• [Material to process]
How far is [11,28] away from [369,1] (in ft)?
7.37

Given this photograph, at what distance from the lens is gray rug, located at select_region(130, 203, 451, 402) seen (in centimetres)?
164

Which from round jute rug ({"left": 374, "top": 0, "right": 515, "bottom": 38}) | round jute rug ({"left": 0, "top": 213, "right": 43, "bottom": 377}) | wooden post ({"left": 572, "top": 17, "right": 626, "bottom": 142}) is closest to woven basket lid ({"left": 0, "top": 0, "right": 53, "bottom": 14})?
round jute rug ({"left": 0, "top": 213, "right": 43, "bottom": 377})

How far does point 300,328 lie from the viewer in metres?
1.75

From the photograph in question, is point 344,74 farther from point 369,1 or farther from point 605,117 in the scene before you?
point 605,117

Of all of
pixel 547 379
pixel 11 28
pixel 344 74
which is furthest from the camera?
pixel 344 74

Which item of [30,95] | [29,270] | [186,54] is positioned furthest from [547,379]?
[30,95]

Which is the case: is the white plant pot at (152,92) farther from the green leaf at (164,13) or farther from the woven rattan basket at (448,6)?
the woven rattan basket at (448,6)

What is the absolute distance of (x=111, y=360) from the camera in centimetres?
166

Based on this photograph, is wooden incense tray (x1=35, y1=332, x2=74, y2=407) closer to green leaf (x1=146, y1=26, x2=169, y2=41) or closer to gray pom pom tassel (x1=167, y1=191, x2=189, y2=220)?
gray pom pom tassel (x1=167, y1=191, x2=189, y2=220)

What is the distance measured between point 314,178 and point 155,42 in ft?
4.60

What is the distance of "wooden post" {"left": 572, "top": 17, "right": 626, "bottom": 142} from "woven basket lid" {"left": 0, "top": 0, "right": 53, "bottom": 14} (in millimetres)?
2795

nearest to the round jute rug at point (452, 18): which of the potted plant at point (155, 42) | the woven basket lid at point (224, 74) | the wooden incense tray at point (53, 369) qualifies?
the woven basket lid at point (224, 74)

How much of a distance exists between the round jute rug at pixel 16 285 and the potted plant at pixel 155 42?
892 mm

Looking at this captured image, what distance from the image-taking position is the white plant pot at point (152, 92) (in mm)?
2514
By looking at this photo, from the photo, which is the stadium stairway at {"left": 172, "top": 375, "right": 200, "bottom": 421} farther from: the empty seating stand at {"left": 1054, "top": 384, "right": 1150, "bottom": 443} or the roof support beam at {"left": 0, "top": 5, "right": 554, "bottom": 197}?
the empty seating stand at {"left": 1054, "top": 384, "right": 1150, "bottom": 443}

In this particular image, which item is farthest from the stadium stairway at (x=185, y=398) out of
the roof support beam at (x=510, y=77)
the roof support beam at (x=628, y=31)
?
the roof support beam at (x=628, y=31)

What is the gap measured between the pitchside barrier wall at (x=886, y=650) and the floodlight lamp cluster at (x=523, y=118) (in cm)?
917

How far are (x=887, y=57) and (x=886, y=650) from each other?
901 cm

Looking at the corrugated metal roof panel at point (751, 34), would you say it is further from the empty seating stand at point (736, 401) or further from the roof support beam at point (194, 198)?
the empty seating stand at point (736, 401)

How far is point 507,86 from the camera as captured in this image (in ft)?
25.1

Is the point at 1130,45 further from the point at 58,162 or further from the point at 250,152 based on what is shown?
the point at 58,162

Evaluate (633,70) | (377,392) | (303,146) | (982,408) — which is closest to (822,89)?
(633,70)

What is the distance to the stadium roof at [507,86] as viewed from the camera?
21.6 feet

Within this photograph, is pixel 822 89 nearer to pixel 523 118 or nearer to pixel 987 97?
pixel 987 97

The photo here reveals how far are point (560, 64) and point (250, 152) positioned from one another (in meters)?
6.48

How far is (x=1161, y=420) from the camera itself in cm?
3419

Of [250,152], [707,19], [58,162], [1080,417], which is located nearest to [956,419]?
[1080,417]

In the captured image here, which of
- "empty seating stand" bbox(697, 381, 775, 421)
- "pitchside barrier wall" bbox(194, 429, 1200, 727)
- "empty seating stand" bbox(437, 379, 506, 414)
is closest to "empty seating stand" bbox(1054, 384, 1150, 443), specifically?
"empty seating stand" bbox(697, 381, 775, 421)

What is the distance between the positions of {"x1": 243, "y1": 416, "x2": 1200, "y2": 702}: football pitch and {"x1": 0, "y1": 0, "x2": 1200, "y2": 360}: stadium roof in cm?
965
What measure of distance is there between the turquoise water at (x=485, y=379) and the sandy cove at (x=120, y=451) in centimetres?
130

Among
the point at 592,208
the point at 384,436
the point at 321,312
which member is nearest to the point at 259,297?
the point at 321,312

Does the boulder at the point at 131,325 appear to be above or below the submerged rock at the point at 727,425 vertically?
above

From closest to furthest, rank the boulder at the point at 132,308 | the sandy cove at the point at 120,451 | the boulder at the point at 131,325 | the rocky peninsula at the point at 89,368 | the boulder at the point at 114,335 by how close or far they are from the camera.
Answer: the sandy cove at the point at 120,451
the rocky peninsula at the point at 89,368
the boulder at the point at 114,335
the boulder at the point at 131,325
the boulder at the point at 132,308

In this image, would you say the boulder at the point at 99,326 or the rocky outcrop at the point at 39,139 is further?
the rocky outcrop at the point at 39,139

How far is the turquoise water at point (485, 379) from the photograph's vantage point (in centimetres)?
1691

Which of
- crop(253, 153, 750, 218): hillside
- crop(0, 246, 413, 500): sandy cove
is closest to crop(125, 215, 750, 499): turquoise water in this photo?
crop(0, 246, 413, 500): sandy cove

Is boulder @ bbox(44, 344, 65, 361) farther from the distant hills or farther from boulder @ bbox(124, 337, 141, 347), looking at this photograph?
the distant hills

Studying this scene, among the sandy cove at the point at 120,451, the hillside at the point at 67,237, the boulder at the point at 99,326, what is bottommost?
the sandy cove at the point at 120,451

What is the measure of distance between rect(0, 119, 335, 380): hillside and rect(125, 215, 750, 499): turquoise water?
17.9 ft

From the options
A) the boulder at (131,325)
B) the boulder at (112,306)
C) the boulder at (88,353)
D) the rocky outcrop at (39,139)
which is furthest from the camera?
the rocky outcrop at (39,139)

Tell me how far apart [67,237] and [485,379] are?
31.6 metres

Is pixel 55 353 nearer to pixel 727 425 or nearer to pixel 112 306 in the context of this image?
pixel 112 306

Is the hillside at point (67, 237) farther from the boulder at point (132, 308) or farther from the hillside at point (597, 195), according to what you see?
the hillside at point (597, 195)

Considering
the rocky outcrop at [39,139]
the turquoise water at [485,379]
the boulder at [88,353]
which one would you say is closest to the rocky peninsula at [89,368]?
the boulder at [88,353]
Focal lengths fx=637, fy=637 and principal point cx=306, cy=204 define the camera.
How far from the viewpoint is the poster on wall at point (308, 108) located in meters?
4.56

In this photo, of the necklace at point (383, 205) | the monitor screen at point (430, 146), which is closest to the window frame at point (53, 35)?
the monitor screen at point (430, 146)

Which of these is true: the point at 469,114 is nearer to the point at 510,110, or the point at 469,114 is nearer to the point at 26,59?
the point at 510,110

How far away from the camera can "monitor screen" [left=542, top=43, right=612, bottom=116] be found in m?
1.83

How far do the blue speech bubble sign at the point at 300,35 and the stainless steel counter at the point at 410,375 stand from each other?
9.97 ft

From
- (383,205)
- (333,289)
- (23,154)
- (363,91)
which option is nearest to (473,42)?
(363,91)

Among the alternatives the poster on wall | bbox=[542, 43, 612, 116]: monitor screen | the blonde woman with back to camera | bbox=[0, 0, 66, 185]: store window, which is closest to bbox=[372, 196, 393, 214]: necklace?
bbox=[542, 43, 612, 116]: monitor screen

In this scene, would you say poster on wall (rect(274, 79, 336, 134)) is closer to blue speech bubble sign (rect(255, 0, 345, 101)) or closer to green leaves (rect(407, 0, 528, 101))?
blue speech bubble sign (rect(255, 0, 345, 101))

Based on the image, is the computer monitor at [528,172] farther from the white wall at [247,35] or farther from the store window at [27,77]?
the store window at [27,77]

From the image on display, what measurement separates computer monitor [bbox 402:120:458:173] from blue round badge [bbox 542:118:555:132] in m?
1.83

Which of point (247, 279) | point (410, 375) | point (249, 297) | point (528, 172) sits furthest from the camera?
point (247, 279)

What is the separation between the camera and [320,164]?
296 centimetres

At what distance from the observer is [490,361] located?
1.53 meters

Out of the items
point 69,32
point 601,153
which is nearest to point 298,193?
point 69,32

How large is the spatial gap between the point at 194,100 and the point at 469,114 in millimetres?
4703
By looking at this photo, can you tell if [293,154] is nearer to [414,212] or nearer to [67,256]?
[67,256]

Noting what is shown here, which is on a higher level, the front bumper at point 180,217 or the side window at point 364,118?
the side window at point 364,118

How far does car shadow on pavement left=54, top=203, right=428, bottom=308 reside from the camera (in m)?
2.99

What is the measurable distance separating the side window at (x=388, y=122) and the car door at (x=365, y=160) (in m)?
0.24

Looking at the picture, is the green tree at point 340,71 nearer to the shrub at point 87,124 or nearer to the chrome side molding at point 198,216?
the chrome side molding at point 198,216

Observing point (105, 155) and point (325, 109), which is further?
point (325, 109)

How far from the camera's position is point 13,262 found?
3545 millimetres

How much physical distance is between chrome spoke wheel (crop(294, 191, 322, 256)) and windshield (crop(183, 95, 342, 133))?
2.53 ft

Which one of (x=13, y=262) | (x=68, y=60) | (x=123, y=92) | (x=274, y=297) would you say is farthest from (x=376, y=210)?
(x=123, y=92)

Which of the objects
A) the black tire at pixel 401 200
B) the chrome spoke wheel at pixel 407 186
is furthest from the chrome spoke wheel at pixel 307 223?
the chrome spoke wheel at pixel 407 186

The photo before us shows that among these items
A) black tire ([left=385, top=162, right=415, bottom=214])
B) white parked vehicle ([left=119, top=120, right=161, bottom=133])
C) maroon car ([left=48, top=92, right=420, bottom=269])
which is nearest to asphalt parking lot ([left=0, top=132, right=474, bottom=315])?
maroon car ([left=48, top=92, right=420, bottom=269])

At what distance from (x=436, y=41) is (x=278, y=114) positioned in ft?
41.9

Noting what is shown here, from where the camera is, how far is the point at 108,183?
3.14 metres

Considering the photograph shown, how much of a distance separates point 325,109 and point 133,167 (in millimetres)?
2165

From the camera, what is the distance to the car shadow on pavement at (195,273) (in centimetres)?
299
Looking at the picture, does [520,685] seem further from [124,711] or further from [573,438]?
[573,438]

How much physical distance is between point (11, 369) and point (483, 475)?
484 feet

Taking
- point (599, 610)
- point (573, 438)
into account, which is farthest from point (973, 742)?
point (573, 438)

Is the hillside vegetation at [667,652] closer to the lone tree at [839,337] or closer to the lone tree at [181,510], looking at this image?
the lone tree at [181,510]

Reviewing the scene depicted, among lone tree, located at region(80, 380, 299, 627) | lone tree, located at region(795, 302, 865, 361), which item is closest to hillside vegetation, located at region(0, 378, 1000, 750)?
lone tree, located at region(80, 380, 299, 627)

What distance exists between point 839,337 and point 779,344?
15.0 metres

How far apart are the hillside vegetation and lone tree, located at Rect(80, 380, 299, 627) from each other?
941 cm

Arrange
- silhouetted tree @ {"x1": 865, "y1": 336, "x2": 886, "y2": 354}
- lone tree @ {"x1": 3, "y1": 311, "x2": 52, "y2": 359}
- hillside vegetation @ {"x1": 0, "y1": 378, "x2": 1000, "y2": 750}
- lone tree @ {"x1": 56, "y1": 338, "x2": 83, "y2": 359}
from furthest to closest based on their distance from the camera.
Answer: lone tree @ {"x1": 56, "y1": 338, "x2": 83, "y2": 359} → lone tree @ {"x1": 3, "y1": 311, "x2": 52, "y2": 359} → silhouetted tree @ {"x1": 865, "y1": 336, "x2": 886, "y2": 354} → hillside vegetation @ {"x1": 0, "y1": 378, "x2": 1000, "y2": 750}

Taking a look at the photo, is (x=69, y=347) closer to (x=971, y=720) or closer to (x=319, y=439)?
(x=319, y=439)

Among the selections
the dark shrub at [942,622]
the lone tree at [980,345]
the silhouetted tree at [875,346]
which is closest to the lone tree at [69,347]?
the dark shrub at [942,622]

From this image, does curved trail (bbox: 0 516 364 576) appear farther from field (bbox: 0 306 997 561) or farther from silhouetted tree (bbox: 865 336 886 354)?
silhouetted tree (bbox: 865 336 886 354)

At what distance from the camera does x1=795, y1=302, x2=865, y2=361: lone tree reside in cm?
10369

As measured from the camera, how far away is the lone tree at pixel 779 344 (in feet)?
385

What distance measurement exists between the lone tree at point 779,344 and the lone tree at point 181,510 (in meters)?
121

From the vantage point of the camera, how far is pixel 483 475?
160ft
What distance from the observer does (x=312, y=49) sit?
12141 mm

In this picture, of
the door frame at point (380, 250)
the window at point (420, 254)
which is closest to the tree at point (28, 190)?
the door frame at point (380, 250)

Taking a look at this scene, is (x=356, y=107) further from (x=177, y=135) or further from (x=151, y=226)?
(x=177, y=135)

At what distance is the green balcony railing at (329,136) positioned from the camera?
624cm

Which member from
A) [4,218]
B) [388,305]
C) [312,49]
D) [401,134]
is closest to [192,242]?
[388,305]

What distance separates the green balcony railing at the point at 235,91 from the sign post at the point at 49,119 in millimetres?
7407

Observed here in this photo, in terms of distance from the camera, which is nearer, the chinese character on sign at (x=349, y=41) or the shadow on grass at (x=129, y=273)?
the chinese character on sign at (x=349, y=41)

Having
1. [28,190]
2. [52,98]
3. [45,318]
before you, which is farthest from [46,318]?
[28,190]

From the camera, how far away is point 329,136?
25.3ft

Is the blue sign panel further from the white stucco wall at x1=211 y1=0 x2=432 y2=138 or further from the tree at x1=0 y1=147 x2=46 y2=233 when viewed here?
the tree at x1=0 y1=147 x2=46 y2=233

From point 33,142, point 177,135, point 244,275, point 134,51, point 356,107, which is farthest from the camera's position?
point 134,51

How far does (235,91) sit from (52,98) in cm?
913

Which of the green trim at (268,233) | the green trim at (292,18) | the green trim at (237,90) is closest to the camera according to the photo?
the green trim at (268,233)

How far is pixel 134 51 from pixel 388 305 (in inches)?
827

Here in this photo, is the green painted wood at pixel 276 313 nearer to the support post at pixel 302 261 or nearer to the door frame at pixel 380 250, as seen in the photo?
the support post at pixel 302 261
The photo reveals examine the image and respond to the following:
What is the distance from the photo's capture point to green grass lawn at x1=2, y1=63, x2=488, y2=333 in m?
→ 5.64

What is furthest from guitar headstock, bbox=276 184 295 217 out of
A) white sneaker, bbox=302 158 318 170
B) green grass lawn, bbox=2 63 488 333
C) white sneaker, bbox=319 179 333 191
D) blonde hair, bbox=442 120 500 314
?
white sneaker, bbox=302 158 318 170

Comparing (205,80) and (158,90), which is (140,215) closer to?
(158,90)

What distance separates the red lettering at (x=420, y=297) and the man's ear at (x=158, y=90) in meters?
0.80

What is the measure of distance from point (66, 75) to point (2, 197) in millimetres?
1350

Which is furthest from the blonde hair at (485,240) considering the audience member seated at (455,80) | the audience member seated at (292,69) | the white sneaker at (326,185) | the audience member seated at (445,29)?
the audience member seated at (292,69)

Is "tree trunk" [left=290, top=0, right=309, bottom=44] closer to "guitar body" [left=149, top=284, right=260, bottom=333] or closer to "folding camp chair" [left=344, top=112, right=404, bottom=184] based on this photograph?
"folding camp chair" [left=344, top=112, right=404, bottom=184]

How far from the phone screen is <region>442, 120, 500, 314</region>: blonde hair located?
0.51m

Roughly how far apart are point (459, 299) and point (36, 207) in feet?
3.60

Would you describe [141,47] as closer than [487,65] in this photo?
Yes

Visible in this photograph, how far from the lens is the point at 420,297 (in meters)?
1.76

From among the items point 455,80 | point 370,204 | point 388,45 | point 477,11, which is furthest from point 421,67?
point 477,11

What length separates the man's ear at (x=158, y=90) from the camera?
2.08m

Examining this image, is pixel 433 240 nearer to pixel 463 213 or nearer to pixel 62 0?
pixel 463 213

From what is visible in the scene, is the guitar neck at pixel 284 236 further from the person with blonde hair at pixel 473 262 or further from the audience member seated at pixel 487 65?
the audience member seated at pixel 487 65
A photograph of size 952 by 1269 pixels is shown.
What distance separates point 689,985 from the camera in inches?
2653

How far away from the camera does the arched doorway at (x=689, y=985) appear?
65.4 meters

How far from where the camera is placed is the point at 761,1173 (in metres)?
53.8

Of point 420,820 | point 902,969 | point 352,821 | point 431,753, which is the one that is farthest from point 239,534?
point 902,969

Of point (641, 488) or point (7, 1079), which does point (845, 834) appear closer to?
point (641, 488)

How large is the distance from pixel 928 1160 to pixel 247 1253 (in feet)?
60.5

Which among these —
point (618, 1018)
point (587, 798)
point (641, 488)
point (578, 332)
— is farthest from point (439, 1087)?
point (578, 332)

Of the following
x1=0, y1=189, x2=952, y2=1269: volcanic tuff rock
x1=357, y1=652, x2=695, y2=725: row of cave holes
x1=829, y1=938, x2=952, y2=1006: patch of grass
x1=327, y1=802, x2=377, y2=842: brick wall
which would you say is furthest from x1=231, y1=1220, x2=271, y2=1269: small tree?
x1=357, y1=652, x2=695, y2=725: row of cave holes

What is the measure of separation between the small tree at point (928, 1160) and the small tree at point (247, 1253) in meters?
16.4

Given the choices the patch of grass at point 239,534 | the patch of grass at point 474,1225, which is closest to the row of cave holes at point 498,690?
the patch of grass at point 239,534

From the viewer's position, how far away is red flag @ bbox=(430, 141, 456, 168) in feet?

• [Written exercise]
Transcribe, word for word, every line from the one containing "A photograph of" through the final line of the entries, and nothing else.

• [Expected answer]
A photograph of size 952 by 1269 pixels is shown.
What distance separates point 689,985 from the camera in inches?
2653

How far away from the camera does the arched doorway at (x=689, y=985) appear?
65.4 meters

How far from where the camera is placed is the point at 761,1173 (in metres)?
53.8

Of point 420,820 | point 902,969 | point 352,821 | point 431,753, which is the one that is farthest from point 239,534?
point 902,969

Of point (641, 488) or point (7, 1079), which does point (845, 834) appear closer to?
point (641, 488)

How large is the distance from pixel 928 1160 to pixel 247 1253 (in feet)?
60.5

Which among these —
point (618, 1018)
point (587, 798)
point (641, 488)
point (578, 332)
— is farthest from point (439, 1087)?
point (578, 332)

Of the following
x1=0, y1=189, x2=952, y2=1269: volcanic tuff rock
x1=357, y1=652, x2=695, y2=725: row of cave holes
x1=829, y1=938, x2=952, y2=1006: patch of grass
x1=327, y1=802, x2=377, y2=842: brick wall
which would you say is furthest from x1=231, y1=1220, x2=271, y2=1269: small tree?
x1=357, y1=652, x2=695, y2=725: row of cave holes

What is the measure of separation between the small tree at point (928, 1160) and the small tree at point (247, 1253) in meters?
16.4

Given the choices the patch of grass at point 239,534 | the patch of grass at point 474,1225, which is closest to the row of cave holes at point 498,690?
the patch of grass at point 239,534

From the viewer's position, how far away is red flag @ bbox=(430, 141, 456, 168) in feet?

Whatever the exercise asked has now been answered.